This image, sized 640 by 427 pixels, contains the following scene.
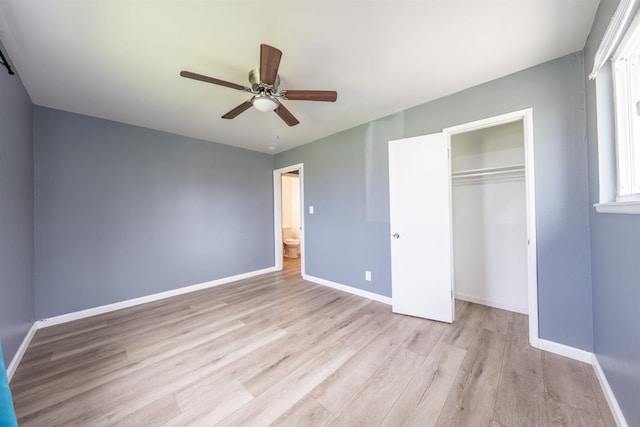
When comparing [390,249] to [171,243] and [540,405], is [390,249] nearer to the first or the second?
[540,405]

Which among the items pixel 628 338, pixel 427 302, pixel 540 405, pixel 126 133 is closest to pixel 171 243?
pixel 126 133

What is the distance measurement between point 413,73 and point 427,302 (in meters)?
2.27

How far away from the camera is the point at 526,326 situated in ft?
7.32

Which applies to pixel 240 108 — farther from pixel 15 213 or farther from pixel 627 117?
pixel 627 117

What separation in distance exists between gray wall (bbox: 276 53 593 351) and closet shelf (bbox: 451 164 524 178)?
64 centimetres

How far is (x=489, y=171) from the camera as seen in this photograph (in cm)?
263

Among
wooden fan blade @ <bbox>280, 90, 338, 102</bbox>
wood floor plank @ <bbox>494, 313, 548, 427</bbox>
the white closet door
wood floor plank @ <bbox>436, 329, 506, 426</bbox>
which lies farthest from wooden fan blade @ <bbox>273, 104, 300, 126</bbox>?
wood floor plank @ <bbox>494, 313, 548, 427</bbox>

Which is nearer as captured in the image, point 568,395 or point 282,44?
point 568,395

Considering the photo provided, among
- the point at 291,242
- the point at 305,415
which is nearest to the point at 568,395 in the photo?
the point at 305,415

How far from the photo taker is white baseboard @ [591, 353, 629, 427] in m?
1.22

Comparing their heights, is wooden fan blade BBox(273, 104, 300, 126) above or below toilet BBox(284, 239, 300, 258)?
above

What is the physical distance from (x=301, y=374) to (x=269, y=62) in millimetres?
2184

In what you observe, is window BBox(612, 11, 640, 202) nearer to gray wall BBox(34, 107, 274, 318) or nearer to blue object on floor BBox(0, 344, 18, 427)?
blue object on floor BBox(0, 344, 18, 427)

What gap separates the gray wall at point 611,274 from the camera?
1.11 m
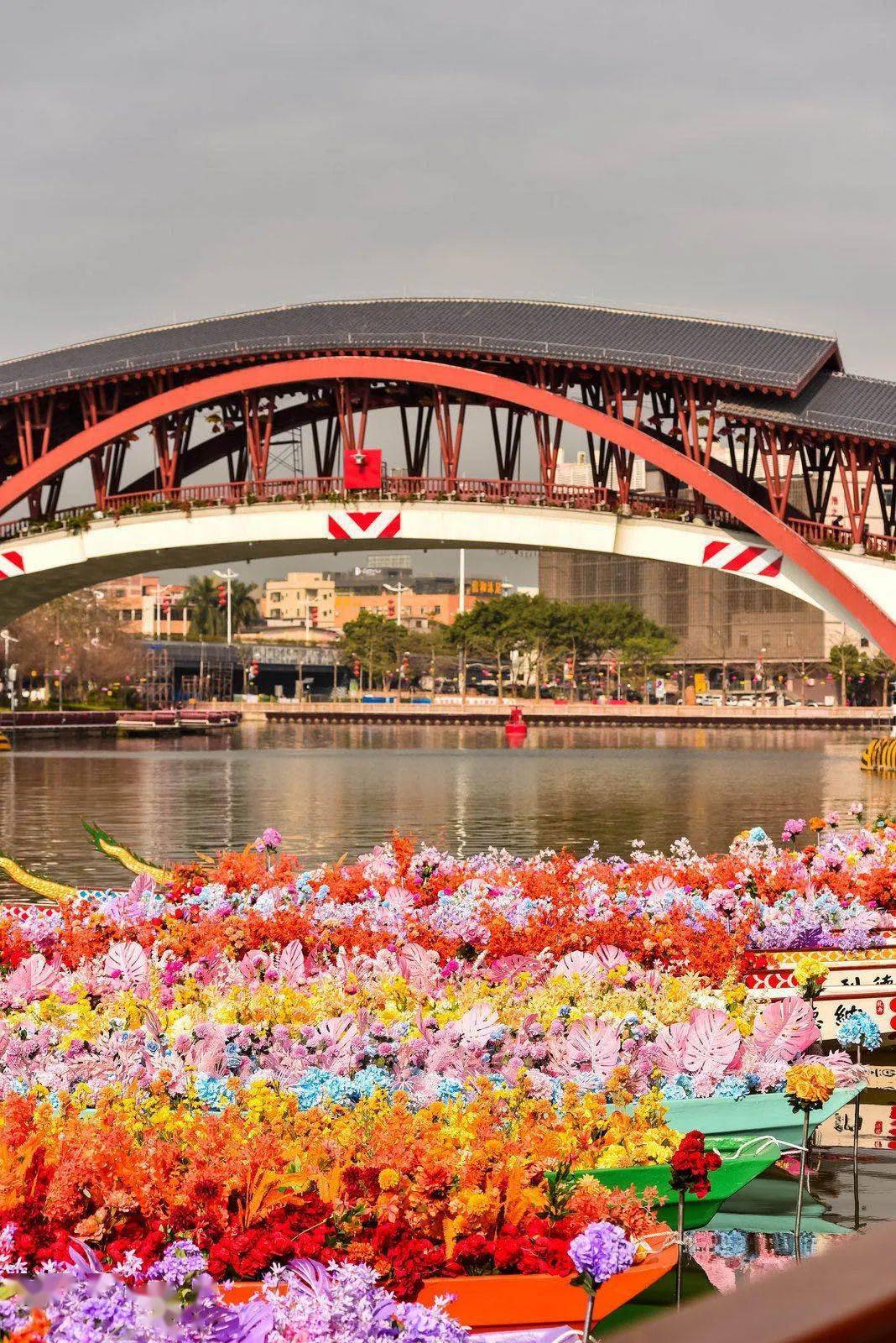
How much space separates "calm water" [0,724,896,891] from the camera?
3256cm

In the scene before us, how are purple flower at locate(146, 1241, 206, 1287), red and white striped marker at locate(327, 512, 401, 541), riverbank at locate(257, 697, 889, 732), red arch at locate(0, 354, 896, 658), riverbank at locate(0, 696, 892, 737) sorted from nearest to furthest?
purple flower at locate(146, 1241, 206, 1287)
red arch at locate(0, 354, 896, 658)
red and white striped marker at locate(327, 512, 401, 541)
riverbank at locate(0, 696, 892, 737)
riverbank at locate(257, 697, 889, 732)

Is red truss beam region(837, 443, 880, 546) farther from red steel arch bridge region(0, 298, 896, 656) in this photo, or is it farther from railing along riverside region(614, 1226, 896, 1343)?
railing along riverside region(614, 1226, 896, 1343)

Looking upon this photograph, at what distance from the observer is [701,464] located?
4456 centimetres

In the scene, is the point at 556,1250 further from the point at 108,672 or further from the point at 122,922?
the point at 108,672

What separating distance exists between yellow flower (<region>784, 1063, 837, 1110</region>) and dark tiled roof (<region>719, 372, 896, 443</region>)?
36.4 meters

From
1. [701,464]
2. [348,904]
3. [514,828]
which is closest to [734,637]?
[701,464]

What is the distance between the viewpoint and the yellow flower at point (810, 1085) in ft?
24.4

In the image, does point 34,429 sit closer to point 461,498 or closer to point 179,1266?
point 461,498

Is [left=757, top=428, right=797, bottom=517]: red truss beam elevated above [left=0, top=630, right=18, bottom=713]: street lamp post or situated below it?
above

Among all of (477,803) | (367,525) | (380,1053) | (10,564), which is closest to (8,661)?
(10,564)

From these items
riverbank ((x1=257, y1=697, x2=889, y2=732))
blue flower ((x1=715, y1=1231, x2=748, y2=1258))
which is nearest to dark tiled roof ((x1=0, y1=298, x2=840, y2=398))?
blue flower ((x1=715, y1=1231, x2=748, y2=1258))

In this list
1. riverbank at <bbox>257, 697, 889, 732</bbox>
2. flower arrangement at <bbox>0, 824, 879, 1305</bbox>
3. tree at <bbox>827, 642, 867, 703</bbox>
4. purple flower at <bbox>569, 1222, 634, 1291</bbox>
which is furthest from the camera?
tree at <bbox>827, 642, 867, 703</bbox>

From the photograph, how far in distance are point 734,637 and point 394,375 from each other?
133949 mm

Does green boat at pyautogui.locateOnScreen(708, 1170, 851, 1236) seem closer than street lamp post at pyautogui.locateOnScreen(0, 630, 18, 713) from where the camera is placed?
Yes
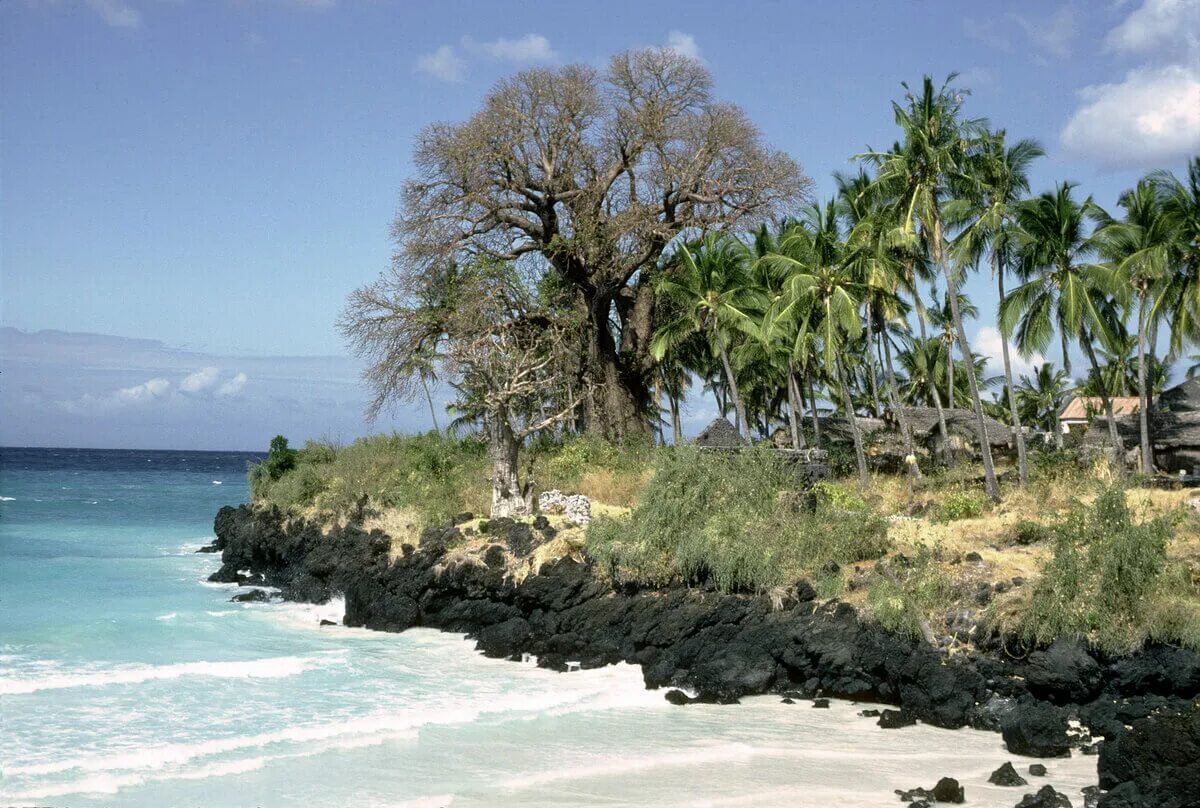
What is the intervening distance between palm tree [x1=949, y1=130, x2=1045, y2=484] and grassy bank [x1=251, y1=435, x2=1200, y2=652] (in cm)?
488

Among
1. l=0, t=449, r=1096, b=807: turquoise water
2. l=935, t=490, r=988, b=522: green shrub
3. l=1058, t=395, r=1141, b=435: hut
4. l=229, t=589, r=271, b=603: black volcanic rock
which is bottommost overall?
l=0, t=449, r=1096, b=807: turquoise water

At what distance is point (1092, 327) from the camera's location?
29422 mm

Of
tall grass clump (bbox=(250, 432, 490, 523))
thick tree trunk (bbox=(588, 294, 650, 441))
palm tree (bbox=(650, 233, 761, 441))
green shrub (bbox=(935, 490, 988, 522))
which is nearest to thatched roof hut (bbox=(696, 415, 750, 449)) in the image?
palm tree (bbox=(650, 233, 761, 441))

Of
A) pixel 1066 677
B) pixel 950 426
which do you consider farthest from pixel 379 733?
pixel 950 426

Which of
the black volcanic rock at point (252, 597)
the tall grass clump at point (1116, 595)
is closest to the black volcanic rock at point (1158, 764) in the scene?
the tall grass clump at point (1116, 595)

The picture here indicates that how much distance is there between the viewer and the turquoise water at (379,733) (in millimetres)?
12383

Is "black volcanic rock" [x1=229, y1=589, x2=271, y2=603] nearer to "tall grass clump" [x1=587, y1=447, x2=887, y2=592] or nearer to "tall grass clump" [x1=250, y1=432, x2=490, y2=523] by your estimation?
"tall grass clump" [x1=250, y1=432, x2=490, y2=523]

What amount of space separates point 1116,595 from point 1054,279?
575 inches

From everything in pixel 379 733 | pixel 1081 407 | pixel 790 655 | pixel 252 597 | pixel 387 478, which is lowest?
pixel 379 733

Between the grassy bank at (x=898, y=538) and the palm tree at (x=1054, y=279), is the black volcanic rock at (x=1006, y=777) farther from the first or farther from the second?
the palm tree at (x=1054, y=279)

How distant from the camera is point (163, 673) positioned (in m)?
18.2

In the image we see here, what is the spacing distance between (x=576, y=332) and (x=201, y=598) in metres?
13.6

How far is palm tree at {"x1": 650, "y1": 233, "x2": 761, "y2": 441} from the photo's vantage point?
31.5 m

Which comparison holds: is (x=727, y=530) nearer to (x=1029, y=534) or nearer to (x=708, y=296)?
(x=1029, y=534)
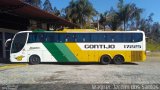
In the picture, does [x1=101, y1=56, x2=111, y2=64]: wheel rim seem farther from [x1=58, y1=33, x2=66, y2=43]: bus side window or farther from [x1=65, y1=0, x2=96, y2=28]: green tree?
[x1=65, y1=0, x2=96, y2=28]: green tree

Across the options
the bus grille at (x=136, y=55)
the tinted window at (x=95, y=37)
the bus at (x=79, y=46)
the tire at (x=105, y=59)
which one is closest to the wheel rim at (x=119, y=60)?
the bus at (x=79, y=46)

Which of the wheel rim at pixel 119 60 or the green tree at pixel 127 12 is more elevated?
the green tree at pixel 127 12

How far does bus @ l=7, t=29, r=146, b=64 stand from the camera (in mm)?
27028

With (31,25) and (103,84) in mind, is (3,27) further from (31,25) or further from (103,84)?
(103,84)

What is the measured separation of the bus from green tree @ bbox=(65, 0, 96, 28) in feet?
104

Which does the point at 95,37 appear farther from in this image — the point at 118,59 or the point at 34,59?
the point at 34,59

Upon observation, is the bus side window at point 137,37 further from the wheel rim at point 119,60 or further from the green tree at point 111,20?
the green tree at point 111,20

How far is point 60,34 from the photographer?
27.3 metres

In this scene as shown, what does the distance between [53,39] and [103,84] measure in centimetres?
1279

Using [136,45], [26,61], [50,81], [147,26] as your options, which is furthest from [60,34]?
[147,26]

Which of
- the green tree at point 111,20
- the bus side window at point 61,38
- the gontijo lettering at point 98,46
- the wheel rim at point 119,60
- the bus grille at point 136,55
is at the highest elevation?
the green tree at point 111,20

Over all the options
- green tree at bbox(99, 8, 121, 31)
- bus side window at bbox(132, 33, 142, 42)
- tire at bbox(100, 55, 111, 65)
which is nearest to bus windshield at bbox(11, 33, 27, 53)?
tire at bbox(100, 55, 111, 65)

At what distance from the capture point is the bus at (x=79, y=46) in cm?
2703

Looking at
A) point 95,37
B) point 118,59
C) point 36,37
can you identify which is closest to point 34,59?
point 36,37
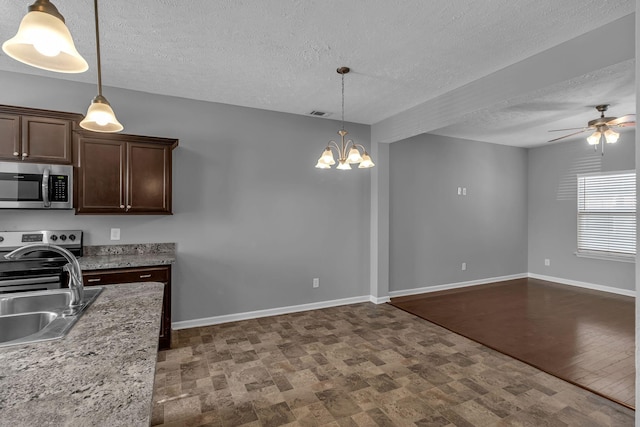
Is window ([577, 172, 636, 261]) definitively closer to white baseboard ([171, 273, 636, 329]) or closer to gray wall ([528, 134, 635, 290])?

◆ ◆ ◆ ◆ ◆ ◆ ◆

■ **STATED GOAL**
Copy the lines from the one containing "At what distance from the capture" through the end of the items, keeping every line as it is except that 26 is added to each distance and coordinate in the answers. Leave the picture out.

■ **EXERCISE RESULT**
At what distance from the capture point is the bus at (x=79, y=46) in cm?
2729

Looking at
A) point 95,37
B) point 118,59
C) point 36,37
can you identify which is closest to point 34,59?
point 62,63
Is window ([577, 172, 636, 261]) definitively closer to white baseboard ([171, 273, 636, 329]) or closer to gray wall ([528, 134, 635, 290])?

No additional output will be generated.